# Excited Peeing/Spraying



## racerdj944 (Feb 19, 2013)

We have a 6 month old male, unneutered named Redd. He is an inside dog, my wife works from home so he is walked frequently, exercised at lunch, late afternoon, and evening. In the last month he has gotten to where when someone walks in the house or comes over into the yard that he hasn't seen in the last couple of hours he will "spray pee" while he says Hi. Any help on this would be appreciated!


----------



## lincoln_vizsla (Jan 11, 2018)

My puppy Lincoln had a couple of excitement peeing incidents, which also started around the time he turned 6 months. The first thing I would say is it is important to understand if it is excitement or submission urination. From what you have described it certainly appears to be excitement urination, which is good because I have read that this is down to lack of bladder control and should stop as they get older (around 1 year of age). Submission urination, on the other hand, can sometimes require more training to stop.
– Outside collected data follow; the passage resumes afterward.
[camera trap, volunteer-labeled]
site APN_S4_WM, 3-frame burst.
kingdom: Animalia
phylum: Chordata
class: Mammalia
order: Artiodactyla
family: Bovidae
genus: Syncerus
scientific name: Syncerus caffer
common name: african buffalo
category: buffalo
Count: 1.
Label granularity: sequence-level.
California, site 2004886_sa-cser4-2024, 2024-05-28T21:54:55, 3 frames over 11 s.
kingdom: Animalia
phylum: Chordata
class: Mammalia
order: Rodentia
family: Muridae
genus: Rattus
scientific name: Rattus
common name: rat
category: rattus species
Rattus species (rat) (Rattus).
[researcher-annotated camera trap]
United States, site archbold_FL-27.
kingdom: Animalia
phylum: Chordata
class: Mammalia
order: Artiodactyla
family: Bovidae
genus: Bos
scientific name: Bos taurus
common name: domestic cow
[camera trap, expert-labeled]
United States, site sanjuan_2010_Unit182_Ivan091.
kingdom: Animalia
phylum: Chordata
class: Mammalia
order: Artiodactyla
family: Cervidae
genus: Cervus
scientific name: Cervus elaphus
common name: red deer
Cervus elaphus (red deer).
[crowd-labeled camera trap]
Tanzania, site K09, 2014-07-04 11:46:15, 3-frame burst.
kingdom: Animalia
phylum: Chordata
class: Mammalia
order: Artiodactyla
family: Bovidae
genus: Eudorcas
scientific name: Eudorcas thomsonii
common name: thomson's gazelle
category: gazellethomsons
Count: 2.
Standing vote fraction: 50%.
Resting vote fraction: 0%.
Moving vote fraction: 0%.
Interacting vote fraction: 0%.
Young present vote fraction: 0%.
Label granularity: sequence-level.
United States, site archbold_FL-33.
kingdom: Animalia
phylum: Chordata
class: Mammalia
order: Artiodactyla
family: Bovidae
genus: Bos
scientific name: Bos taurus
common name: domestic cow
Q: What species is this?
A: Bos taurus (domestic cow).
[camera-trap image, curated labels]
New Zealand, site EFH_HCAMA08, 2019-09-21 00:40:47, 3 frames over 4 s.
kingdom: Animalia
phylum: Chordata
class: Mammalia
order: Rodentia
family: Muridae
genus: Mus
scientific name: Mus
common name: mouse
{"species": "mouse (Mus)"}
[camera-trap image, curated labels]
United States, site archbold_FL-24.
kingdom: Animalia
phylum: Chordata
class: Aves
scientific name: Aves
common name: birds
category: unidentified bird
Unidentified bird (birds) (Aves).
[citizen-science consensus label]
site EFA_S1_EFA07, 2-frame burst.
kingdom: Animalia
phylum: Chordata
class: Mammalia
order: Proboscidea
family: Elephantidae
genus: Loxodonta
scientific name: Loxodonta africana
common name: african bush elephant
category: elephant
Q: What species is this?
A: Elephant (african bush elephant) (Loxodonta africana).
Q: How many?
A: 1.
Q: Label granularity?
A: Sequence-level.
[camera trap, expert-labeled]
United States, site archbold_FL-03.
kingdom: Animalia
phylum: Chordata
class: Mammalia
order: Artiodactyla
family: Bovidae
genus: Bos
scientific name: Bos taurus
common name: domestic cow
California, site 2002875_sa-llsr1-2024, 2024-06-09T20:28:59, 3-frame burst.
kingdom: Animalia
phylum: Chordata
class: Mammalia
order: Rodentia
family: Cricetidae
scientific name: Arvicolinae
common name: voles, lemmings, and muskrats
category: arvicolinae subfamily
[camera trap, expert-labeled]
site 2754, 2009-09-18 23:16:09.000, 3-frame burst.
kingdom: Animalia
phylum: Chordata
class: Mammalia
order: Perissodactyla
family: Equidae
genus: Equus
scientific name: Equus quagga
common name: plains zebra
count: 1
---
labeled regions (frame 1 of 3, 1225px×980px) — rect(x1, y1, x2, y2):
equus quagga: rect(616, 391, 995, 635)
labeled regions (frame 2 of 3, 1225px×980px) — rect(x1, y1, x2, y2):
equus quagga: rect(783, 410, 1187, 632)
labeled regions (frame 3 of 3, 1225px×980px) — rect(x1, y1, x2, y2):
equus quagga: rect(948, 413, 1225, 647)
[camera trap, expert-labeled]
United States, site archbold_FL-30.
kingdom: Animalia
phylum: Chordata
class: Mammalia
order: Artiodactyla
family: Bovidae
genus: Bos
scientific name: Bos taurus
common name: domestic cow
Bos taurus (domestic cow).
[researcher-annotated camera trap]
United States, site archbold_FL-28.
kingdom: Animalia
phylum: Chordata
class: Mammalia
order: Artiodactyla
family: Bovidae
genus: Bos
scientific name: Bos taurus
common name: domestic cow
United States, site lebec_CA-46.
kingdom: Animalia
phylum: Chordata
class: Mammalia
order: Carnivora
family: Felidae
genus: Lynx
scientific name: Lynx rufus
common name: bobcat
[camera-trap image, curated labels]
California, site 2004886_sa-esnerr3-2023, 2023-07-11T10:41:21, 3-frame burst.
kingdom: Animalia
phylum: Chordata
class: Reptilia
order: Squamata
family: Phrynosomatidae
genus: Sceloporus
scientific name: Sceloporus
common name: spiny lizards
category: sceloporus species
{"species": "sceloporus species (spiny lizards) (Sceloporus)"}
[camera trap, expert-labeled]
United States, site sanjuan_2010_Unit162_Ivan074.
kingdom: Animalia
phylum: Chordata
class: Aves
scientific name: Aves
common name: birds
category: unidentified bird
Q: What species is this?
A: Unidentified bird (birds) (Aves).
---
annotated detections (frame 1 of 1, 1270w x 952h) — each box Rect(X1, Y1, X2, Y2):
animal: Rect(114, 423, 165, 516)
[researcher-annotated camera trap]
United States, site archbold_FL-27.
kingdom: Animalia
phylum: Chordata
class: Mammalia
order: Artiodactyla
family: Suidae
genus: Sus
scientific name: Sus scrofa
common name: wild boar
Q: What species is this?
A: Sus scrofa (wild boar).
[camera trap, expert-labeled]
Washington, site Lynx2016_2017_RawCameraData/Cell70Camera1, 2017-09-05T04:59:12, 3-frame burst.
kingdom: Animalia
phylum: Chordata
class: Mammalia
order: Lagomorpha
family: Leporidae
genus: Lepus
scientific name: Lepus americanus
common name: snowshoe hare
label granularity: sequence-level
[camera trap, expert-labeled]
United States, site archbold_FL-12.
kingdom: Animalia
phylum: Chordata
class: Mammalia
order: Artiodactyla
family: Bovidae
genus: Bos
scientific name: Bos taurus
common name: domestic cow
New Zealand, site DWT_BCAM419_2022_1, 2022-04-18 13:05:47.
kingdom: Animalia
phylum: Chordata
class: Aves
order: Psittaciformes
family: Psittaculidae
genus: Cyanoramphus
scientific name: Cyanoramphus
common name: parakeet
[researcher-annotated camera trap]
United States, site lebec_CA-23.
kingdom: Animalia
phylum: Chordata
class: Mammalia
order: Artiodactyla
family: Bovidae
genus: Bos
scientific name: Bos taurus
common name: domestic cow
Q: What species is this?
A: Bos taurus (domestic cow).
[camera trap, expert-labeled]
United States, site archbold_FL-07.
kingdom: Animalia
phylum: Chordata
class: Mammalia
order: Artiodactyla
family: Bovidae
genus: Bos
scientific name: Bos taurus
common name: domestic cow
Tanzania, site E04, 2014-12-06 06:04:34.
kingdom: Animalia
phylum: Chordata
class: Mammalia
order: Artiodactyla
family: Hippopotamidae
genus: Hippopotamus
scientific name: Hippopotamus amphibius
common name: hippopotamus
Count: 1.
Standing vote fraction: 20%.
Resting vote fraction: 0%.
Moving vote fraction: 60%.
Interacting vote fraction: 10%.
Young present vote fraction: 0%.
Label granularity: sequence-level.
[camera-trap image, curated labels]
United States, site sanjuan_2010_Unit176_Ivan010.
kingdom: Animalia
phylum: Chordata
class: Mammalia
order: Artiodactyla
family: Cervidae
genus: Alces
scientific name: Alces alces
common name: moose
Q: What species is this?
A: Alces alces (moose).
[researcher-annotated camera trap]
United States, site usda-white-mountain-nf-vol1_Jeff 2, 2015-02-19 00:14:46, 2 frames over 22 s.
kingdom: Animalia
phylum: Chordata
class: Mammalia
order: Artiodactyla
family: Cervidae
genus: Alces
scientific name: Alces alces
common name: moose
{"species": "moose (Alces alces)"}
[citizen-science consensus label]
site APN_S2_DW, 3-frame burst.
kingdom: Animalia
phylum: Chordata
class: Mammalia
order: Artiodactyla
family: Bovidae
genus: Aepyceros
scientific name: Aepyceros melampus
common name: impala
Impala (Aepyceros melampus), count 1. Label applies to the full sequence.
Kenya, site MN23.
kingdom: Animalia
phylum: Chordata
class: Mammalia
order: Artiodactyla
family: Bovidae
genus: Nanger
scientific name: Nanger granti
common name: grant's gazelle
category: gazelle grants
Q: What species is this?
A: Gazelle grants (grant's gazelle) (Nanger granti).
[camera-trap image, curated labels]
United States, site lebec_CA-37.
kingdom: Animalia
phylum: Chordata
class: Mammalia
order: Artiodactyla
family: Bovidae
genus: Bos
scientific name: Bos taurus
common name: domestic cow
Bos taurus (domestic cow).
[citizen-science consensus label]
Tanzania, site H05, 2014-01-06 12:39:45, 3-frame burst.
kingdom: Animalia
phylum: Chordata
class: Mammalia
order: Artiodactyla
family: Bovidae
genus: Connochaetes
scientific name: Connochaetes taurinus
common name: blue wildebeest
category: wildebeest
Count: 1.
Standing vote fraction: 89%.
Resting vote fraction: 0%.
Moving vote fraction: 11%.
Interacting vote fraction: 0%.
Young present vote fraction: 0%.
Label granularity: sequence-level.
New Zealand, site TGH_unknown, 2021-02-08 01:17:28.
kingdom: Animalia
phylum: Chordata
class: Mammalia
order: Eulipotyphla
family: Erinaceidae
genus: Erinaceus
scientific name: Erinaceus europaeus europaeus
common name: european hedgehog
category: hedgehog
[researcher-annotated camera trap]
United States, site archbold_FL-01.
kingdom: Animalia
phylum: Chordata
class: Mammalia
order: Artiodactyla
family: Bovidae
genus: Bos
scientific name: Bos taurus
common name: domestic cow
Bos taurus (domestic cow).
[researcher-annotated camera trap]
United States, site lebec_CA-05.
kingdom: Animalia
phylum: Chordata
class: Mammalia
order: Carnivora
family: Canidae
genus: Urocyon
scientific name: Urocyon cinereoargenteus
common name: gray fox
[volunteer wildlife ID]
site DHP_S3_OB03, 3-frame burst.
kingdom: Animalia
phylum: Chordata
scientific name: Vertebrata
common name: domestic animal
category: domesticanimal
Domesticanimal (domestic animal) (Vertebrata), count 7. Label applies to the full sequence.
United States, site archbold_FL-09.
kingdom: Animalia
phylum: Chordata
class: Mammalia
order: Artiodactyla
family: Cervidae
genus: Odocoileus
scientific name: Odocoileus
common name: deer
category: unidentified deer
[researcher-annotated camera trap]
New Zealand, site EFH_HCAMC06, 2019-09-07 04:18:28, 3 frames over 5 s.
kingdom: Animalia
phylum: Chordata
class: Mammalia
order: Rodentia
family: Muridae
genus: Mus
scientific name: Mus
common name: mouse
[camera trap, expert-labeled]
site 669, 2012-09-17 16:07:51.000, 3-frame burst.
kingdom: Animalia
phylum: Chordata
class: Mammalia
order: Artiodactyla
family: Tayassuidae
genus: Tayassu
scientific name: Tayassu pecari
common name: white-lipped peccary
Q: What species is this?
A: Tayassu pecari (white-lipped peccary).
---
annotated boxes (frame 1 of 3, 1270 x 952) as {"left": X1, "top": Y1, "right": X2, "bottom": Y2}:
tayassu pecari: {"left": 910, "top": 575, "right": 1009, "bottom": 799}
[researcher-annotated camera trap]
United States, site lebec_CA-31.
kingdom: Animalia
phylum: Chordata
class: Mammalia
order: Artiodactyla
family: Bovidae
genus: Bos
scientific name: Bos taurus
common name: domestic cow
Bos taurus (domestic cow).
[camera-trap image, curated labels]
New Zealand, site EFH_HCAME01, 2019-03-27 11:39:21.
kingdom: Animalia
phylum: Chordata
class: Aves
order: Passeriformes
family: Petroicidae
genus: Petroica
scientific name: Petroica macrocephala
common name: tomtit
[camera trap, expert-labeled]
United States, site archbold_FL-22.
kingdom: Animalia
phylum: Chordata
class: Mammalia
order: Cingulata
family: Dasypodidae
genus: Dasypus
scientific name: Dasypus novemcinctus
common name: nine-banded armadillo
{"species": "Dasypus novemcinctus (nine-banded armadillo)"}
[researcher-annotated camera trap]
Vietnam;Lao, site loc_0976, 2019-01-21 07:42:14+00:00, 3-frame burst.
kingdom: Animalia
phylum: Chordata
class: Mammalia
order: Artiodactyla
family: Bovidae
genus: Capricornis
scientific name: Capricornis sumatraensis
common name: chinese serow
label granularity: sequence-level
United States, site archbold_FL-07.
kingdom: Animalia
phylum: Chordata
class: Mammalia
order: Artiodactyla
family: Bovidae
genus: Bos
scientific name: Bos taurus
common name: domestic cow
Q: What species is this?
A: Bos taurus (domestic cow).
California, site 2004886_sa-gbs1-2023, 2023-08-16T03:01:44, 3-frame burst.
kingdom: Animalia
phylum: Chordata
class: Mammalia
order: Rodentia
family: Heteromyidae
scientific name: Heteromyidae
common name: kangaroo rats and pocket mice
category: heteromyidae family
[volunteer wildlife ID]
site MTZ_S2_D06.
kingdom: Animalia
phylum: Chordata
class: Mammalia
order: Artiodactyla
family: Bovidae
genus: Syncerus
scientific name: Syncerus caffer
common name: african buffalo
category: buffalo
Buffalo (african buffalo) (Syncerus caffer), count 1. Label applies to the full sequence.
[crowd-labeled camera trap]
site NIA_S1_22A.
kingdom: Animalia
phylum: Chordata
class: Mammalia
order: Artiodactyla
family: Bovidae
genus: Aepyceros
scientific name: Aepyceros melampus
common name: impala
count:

In terms of how to deal with the excitement urination one suggestion I have heard is to make sure that all greetings take place outside so that if Redd does have an accident at least it will be outside. I've also read that it is the excitement of the greeting that overloads their systems and causes them to have an accident, and when I say the excitement of the greeting I mean how excited people are when greeting them. One suggestion I have seen is for the humans to not greet the puppy until the puppy has had a chance to become calm. If they are jumping around excitedly the human should not respond. Supposedly this helps prevent accidents by helping the puppy to not become overwhelmed by the excitement of the situation. I noticed when it happened to Lincoln he literally seemed frozen in the peeing position as if he couldn't stop no matter what. He is 8 months old now and knock on wood he hasn't had any issues recently. I think it also helps to stay calm when it happens and try not to draw attention to it. I really don't think they can help it.

Best of luck with Redd. I'm sure it will all resolve soon. He is a gorgeous puppy!!


----------